Iterative resampling of variables with LLM next-token conditionals produces a stationary distribution that compromises across all local conditionals without order bias.

A machine-rendered reading of the paper's core claim, the machinery that carries it, and where it could break.

The paper introduces Large Language Gibbs as a method for structured probabilistic inference that treats an LLM's next-token conditionals as transition operators in an MCMC sampler. Instead of generating an entire structured object in one autoregressive pass, the approach repeatedly resamples each variable conditioned on the current values of the others. This process avoids the order-dependent biases that arise in single-pass generation. The resulting stationary distribution is presented as a compromise among the full set of local conditionals. Demonstrations on synthetic sampling, consistent reasoning, and Bayesian structure learning indicate that the method offers a practical route to coherent probabilistic use of LLM knowledge.

Core claim

Large Language Gibbs iteratively resamples individual variables conditioned on others using an LLM's next-token conditionals as MCMC transition operators. This produces a stationary distribution that reflects a compromise between all local conditionals and avoids order-dependent biases of single-pass autoregressive generation. The method is applied to sampling from synthetic distributions, consistent reasoning tasks, and Bayesian structure learning, suggesting it serves as a practical alternative to one-pass generation for structured inference under a world prior accessible through noisy LLM conditionals.

What carries the argument

Large Language Gibbs, which deploys LLM next-token conditional distributions directly as MCMC transition operators for iterative per-variable resampling.

If this is right

  • Sampling from synthetic distributions can proceed without dependence on variable ordering.
  • Consistent reasoning tasks obtain outputs that average across conflicting local conditionals.
  • Bayesian structure learning becomes feasible by treating LLM conditionals as a prior and running the chain to stationarity.
  • Structured probabilistic inference under noisy LLM conditionals is achievable as an alternative to one-pass autoregressive generation.
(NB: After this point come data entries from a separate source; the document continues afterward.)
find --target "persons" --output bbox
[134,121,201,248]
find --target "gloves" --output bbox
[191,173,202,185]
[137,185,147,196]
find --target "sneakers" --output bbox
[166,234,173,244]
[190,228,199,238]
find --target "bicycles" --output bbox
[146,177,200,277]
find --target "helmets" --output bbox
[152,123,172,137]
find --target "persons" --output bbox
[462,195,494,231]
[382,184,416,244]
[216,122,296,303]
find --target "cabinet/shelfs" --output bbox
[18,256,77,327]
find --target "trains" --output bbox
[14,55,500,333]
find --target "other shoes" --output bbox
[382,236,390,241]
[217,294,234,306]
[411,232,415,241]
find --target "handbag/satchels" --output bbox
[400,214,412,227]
Where Pith is reading between the lines

These are editorial extensions of the paper, not claims the author makes directly.
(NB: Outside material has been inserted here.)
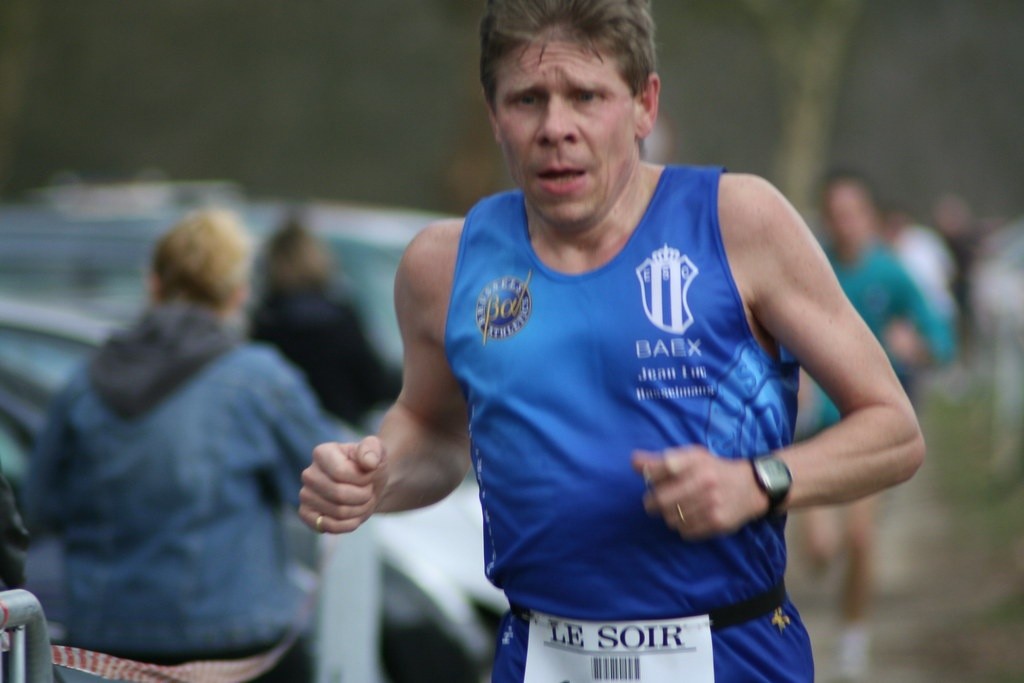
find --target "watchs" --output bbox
[750,454,793,522]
  • The same iterative scheme could be tested on tasks requiring global consistency over many interdependent variables where single-pass generation commonly fails.
  • Convergence diagnostics from standard MCMC might be applied to decide when the chain has reached a useful compromise distribution.
  • The approach opens a route to combining multiple LLMs by mixing their conditionals within the same transition kernel.

Load-bearing premise

LLM next-token conditional distributions can function as valid MCMC transition operators whose repeated application converges to a stationary distribution that meaningfully compromises across the local conditionals.

What would settle it

Apply the sampler to a known joint distribution whose marginal conditionals are supplied to the LLM and check whether the long-run empirical frequencies match the expected compromise distribution rather than any single conditional or an order-dependent product.

Figures

Figures reproduced from arXiv: 2606.19264 by Esmeralda S. Whitammer, Henry Gouk, Sanghyeok Choi.

Figure 1
Figure 1. Figure 1: Above: Several iterations of large language Gibbs sampling for four variables jointly describing a cat. The initial values are sampled autoregressively, then updates are performed by resampling one variable at a time from the LLM’s conditional distribution given the others, serialised in random order (§3.1). Metadata describing the variables can be used to impose constraints on the resampling. Below: Appli… view at source ↗
Figure 2
Figure 2. Figure 2: Empirical distribution of generated samples from [PITH_FULL_IMAGE:figures/full_fig_p005_2.png] view at source ↗
Figure 3
Figure 3. Figure 3: Empirical distribution of generated samples from [PITH_FULL_IMAGE:figures/full_fig_p005_3.png] view at source ↗
Figure 4
Figure 4. Figure 4: Bayesian structure learning results on four BnRep datasets using Llama-3.1-8B (3 seeds). [PITH_FULL_IMAGE:figures/full_fig_p008_4.png] view at source ↗
Figure 5
Figure 5. Figure 5: Empirical distribution of generated samples from [PITH_FULL_IMAGE:figures/full_fig_p018_5.png] view at source ↗
Figure 6
Figure 6. Figure 6: Bayesian structure learning results on four BnRep datasets using OLMo-3-32B (3 seeds). [PITH_FULL_IMAGE:figures/full_fig_p020_6.png] view at source ↗
Figure 7
Figure 7. Figure 7: A failure case of Bayesian structure learning with synthetic data generated by large language Gibbs, cf. [PITH_FULL_IMAGE:figures/full_fig_p021_7.png] view at source ↗
read the original abstract

The knowledge encoded in large language models (LLMs) can serve as a substrate for structured reasoning over variables describing a complex world, but accessing this knowledge in a probabilistically coherent manner poses a difficult inference problem. We propose Large Language Gibbs, a scheme for structured probabilistic inference that uses conditional distributions of an LLM as transition operators. Rather than sampling structured objects through single-pass autoregressive generation, we iteratively resample individual variables conditioned on others using an LLM's next-token conditionals. This approach avoids order-dependent biases and produces a stationary distribution that reflects a compromise between all local conditionals. We apply this approach to sampling from synthetic distributions, consistent reasoning tasks, and Bayesian structure learning. The results suggest that the use of LLM conditionals in MCMC is a practical alternative to one-pass generation for structured probabilistic inference under a world prior accessible through noisy LLM conditionals.

Editorial analysis

A structured set of objections, weighed in public.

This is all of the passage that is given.